Wednesday, February 1, 2012

Gluten-Free Ham Glaze

I am a pork lover. I love any iteration of pork, but especially bacon and ham. I refuse to accept that ham can only be eaten around Christmas, so I asked my husband to pick up a good 10 lbs-er when at the grocery store. He picked up a gluten-free brand, but neither of us thought about the glaze that would go on the ham. After a little research, I found out that most glaze packets are made with wheat. Boo-urns. The best part of a ham is the crackly glaze, and my mother's pineapple topping just didn't do that crackly thing.
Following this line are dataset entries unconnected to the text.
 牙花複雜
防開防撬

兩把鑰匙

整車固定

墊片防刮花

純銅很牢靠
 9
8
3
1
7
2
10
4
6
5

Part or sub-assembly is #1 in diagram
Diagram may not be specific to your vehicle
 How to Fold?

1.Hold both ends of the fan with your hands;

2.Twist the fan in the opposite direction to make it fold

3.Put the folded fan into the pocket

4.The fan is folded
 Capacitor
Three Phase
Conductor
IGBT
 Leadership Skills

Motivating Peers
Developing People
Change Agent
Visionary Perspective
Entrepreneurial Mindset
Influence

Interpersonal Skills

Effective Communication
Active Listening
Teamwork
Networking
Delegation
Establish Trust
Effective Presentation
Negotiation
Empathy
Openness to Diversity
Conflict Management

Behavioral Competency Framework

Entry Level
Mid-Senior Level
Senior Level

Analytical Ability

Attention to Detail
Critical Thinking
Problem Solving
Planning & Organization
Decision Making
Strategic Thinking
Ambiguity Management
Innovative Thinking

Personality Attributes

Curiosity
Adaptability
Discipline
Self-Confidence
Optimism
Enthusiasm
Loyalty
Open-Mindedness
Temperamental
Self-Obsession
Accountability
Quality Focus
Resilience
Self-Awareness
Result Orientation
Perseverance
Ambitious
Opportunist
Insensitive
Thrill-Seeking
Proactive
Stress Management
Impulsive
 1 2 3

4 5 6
So I started experimenting. Ham went into the oven at 275, tightly covered with tin foil, at about 15 mins per pound. And here's the glaze that I used:

1 cup brown sugar, packed
2 tbsp yellow or Dijon mustard
2 tbsp apple cider vinegar

I took the ham out and uncovered it about half an hour before it was ready. I whisked it all together and spooned it over the ham, then popped it back in at 300 without the tin foil.

The result? A wonderfully crackly and perfectly savory-sweet glaze to go with the ham. I plan to use this versatile glaze the next time I broil up some salmon or some pork chops, too.

Obviously, we didn't just eat ham. We had some brown rice, and I fine chopped some fresh Brussels sprouts to pair with the sweet and salty ham. I cooked them down in EVOO and salt, with some grated garlic, then deglazed the pan with some apple cider vinegar. It paired really nicely with the ham glaze!